February 25, 2026

Podcasts

Breaking Down Your Profit & Loss Statement: The Fuel Gauge of Your Practice

Discover why reviewing your profit and loss statement monthly is critical and how to turn financial data into strategic action.

Episode 16 | Watch on YouTube

Your profit and loss statement is the fuel gauge of your practice. Without it, you would not know whether you are running on a full tank, coasting on fumes, or already on the side of the road. According to SCORE, companies that review their P&L monthly are 50% more likely to improve profitability year-over-year. Brandon Seigel breaks down how to read, categorize, and use this critical tool strategically.

Start with a Thorough Expense Analysis

The first step is collecting every single expense — from software subscriptions to mileage reimbursements. Then categorize each expense in two ways: first, as fixed, variable, or discretionary; and second, by bucket: total people expense (TPE), total facility expense, marketing, and miscellaneous. Tools like QuickBooks or a firm like Accounted For can pull and organize this data into a readable format.

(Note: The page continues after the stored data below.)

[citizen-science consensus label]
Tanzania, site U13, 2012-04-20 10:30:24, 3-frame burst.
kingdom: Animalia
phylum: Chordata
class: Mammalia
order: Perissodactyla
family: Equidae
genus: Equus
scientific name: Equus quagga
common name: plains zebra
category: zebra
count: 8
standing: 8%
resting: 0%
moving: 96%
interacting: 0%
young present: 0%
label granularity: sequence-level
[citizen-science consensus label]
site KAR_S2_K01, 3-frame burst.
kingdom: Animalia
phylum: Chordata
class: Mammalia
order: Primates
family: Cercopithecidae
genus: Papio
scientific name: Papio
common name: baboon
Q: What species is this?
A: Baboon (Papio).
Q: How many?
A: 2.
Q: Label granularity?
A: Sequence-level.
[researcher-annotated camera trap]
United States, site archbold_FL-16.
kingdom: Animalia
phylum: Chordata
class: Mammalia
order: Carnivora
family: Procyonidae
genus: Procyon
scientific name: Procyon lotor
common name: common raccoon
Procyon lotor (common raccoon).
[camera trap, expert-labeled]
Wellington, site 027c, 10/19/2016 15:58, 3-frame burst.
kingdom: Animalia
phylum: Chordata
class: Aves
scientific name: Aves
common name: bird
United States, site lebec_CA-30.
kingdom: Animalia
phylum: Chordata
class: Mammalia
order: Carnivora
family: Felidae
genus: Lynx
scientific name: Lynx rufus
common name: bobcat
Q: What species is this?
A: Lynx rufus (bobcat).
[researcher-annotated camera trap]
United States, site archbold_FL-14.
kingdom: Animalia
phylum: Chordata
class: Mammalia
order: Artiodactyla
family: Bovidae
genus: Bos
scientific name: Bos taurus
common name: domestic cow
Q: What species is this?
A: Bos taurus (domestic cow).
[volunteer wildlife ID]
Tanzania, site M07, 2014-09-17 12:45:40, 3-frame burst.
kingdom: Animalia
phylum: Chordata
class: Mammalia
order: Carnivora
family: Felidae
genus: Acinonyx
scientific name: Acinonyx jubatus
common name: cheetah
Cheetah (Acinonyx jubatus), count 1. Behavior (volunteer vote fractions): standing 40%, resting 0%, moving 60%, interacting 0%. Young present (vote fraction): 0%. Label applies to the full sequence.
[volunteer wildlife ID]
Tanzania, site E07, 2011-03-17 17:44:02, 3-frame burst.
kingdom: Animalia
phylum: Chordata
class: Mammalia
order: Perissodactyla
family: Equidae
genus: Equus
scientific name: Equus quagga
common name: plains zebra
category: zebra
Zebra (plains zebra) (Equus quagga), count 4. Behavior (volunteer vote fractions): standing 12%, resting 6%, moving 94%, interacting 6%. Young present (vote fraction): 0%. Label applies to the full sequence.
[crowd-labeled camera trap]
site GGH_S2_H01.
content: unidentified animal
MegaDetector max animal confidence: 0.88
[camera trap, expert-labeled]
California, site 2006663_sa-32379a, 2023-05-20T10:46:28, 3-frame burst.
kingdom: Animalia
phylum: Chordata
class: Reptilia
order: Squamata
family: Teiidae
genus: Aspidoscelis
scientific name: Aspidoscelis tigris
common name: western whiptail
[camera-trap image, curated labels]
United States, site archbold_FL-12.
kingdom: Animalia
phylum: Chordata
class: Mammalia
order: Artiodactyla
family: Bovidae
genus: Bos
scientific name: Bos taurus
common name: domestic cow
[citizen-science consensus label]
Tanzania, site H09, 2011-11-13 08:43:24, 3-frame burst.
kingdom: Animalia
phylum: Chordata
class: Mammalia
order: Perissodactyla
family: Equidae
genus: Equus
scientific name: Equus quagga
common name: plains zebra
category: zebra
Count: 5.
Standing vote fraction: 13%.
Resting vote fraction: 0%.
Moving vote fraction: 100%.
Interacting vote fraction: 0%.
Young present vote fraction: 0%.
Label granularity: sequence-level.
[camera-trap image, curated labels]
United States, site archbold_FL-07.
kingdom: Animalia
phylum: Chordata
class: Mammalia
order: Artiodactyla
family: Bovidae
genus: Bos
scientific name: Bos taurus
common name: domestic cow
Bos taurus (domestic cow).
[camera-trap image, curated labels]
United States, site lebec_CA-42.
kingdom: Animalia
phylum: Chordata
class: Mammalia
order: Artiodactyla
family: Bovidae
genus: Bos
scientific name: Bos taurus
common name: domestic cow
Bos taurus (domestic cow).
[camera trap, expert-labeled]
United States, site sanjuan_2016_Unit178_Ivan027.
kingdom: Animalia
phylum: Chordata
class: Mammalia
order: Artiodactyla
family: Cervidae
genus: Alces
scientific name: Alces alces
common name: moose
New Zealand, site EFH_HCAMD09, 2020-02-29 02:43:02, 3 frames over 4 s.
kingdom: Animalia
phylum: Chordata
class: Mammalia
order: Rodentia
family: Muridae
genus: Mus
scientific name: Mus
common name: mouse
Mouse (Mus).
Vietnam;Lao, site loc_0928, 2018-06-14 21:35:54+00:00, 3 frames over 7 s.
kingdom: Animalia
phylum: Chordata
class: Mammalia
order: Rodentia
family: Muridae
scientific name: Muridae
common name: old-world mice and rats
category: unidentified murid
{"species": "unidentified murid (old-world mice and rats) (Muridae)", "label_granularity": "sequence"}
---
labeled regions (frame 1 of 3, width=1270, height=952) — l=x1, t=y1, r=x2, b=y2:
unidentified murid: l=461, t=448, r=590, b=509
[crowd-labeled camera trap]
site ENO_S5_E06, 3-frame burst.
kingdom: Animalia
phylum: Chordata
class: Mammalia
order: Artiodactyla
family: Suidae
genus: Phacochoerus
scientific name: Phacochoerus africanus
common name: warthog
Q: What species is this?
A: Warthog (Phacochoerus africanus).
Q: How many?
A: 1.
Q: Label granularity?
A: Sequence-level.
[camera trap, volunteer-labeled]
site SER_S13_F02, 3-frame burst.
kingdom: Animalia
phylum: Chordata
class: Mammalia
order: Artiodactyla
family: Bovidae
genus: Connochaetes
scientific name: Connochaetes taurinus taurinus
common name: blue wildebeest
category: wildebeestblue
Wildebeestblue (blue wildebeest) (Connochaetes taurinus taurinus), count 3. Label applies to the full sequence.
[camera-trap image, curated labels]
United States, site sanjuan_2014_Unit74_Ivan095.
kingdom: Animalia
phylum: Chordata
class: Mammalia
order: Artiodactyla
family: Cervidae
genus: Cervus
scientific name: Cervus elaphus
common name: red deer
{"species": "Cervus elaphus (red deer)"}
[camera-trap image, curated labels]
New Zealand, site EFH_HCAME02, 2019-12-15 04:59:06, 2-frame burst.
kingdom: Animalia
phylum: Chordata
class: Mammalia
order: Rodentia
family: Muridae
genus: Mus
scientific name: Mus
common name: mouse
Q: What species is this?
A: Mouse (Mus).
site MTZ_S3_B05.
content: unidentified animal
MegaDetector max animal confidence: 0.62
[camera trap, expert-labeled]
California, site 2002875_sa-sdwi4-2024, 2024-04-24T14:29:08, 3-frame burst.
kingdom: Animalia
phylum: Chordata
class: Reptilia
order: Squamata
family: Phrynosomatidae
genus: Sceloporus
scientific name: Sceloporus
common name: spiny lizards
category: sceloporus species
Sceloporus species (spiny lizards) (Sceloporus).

The key is measuring every expense as a ratio to revenue. What does your total people expense represent as a percentage of revenue? What does it cost per appointment? Per service? Per hour of delivery? These ratios reveal what a raw dollar figure never can.

Know Your Benchmarks Cold

Brandon's five-KPI framework: net profit must be no less than 15%, with a target of 20% and a reach goal of 25%. Total people expense must not exceed 60%. Total facility expense must not exceed 10%. Together, people and facility must never exceed 70%, with a goal of 64%. And within your TPE, practitioners should represent 45-50% of revenue while admin represents 10-15%.

Understand the Difference Between Net Profit and Owner's Benefit

Net profit is what is left after all business expenses. Owner's benefit — also called owner's discretionary earnings — includes net profit plus owner salary, perks, benefits, and approved discretionary expenses. This distinction matters enormously in business valuations. The HFMA recommends practice owners maintain clean separation of these categories both for reporting clarity and to prepare for future transactions.

Analyze Across Time — Not Just the Current Month

Brandon recommends looking at your P&L at four levels: month over month, quarter over quarter, year over year, and trailing. Comparing Q4 this year to Q4 last year reveals seasonal patterns. Comparing the trailing six months identifies momentum. Do not use Christmas as an excuse when the real story is a 30% drop versus the prior December. The data will always show you the truth if you know how to ask the right questions.